WHAT YOU WILL DO:
Would you give back exactly the lines from the line with "FLORA-MOMENT" through the end of the entries below, both included, but none of the pictures?

══ DATA EXTRACT ══

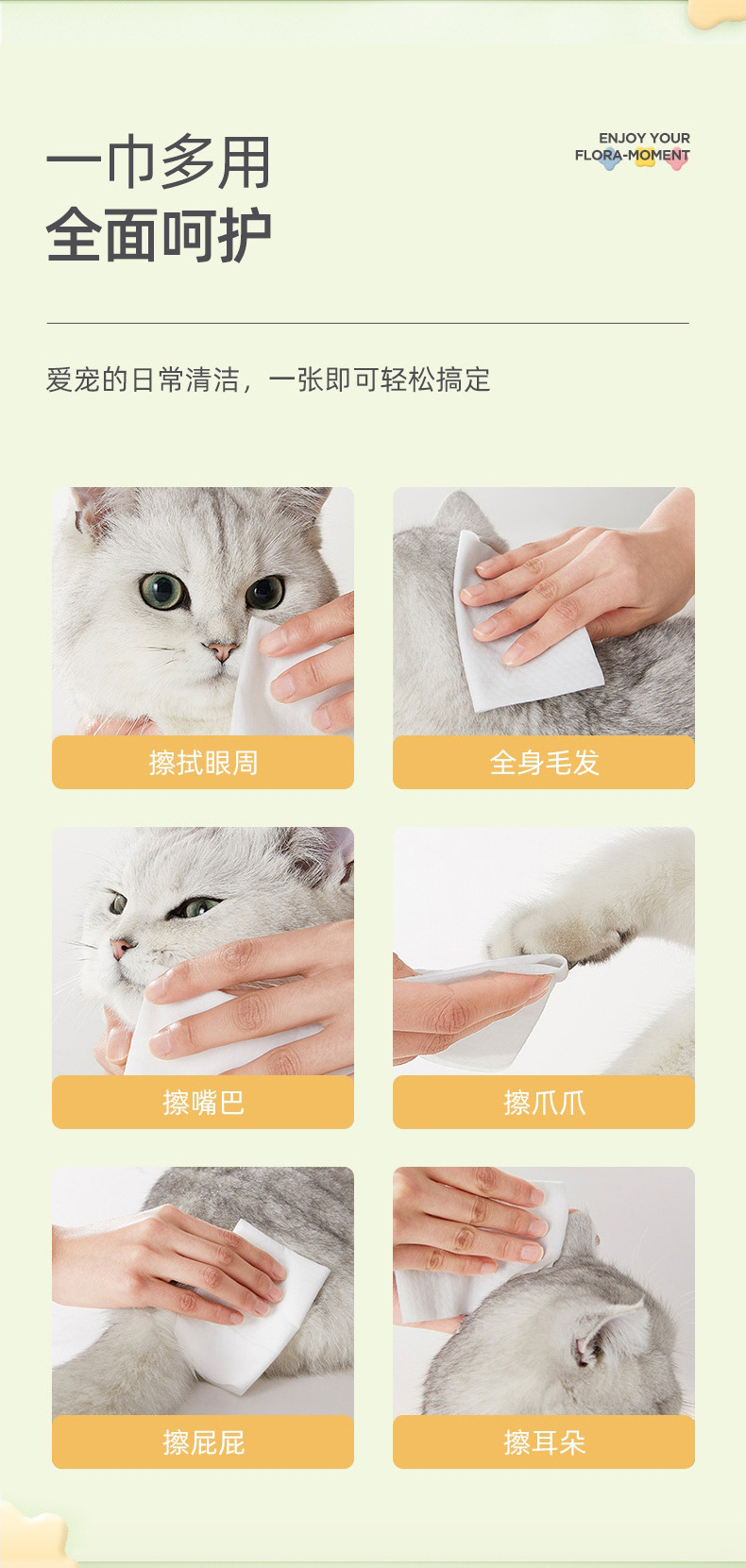 一巾多用
全面呵护

ENJOY YOUR
FLORA-MOMENT

爱宠的日常清洁，一张即可轻松搞定

擦拭眼周

全身毛发

擦嘴巴

擦爪爪

擦屁屁

擦耳朵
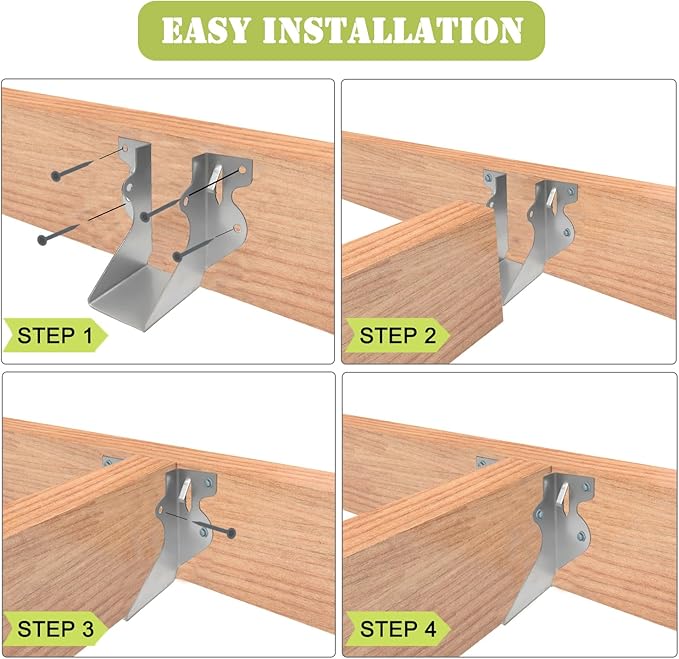 EASY INSTALLATION

STEP 1

STEP 2

STEP 3

STEP 4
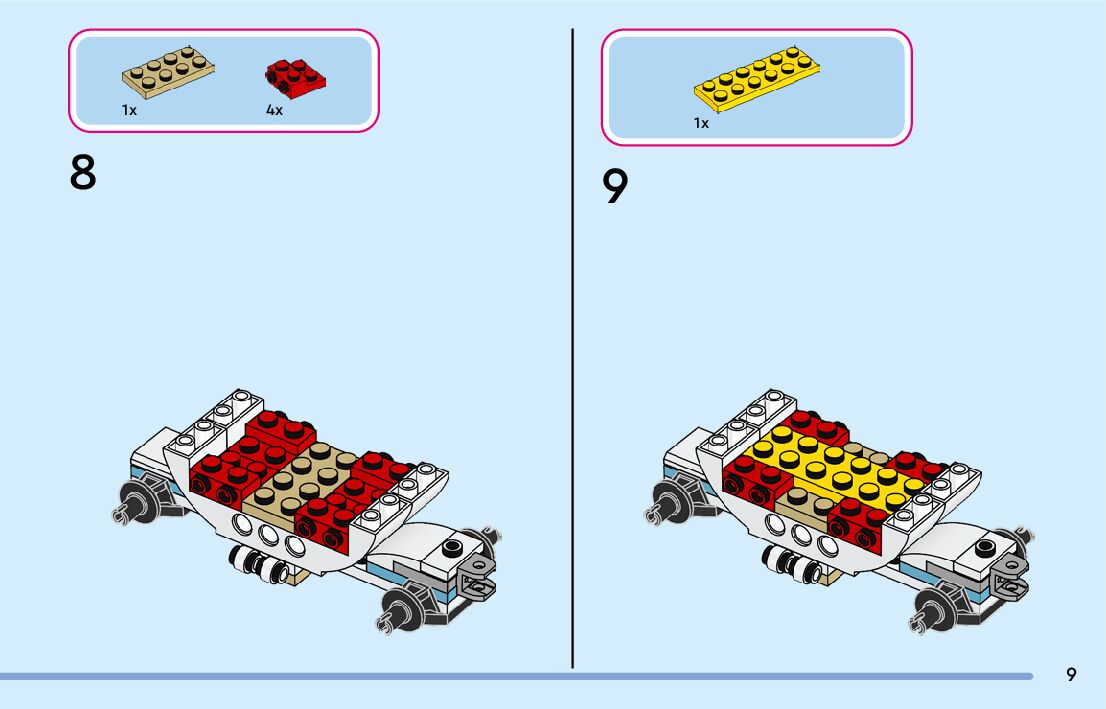 1x

4x

8

1x

9

9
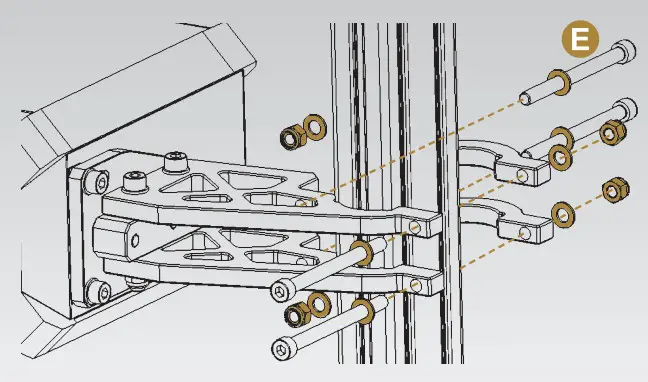 E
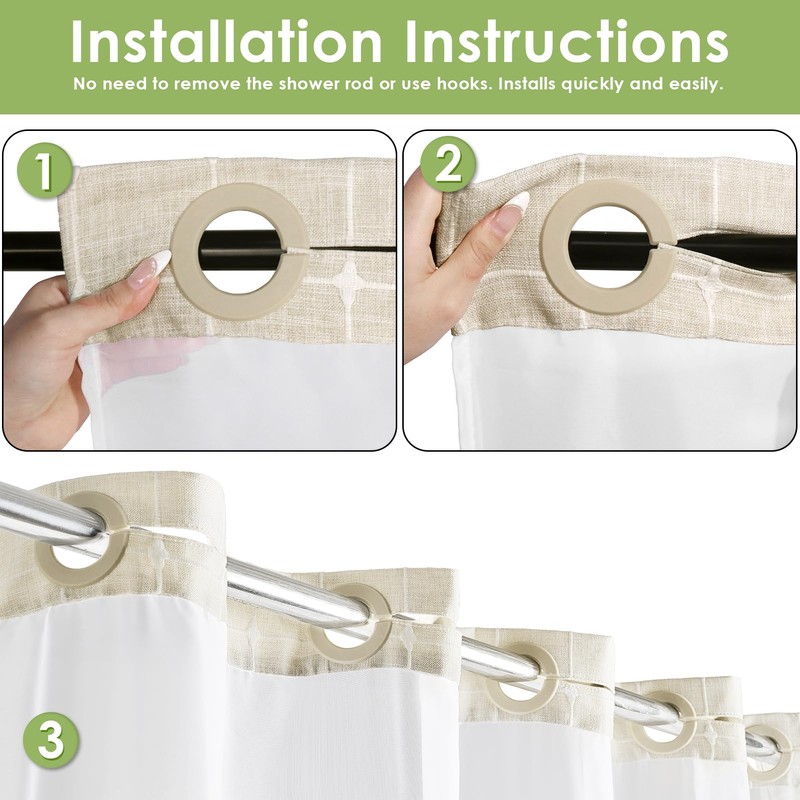 Installation Instructions

No need to remove the shower rod or use hooks. Installs quickly and easily.

1

2

3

═══

REPLY:
FLORA-MOMENT

爱宠的日常清洁，一张即可轻松搞定

擦拭眼周

全身毛发

擦嘴巴

擦爪爪

擦屁屁

擦耳朵
 EASY INSTALLATION

STEP 1

STEP 2

STEP 3

STEP 4
 1x

4x

8

1x

9

9
 E
 Installation Instructions

No need to remove the shower rod or use hooks. Installs quickly and easily.

1

2

3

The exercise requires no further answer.